Conversely, artificially sweetened dried apricots are often infused with added sugars and preservatives to enhance flavor and appearance. These additives can significantly increase the calorie content and decrease the healthfulness of the fruit. For individuals monitoring their sugar intake, such as those with diabetes, it's particularly essential to be cautious of these varieties.

Artificial sweeteners and preservatives may affect the body differently than natural sugars found in fruit. Consumption of excessive added sugars has been linked to various negative health outcomes, including increased risk for obesity, heart disease, and tooth decay. It is recommended by health guidelines to limit added sugars in the diet.

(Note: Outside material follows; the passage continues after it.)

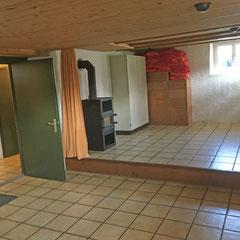 Der vordere Teil des Party-Kellers ist eine kleine Bühne mit Vorhang.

Key differences between natural and artificially sweetened dried apricots include:

Nutritional Aspect Naturally Dried Apricots Artificially Sweetened Dried Apricots
Calories Typically lower Higher due to added sugars
Sugar Content Contains natural fructose High in added sugars
Fiber Retains much of the original fiber Content may be the same, but overshadowed by added sugars
Additives No artificial additives May contain sulfites or other preservatives
Nutrient Density High in nutrients per calorie Reduced nutrient density

In conclusion, when choosing between natural and artificially sweetened dried apricots, the natural variety typically offers more nutritional benefits and fewer health risks. It is essential to scrutinize product labels to discern which type of dried apricot you're consuming. If managing added sugar intake is a concern, opt for the naturally dried version to leverage the health benefits that apricots can provide.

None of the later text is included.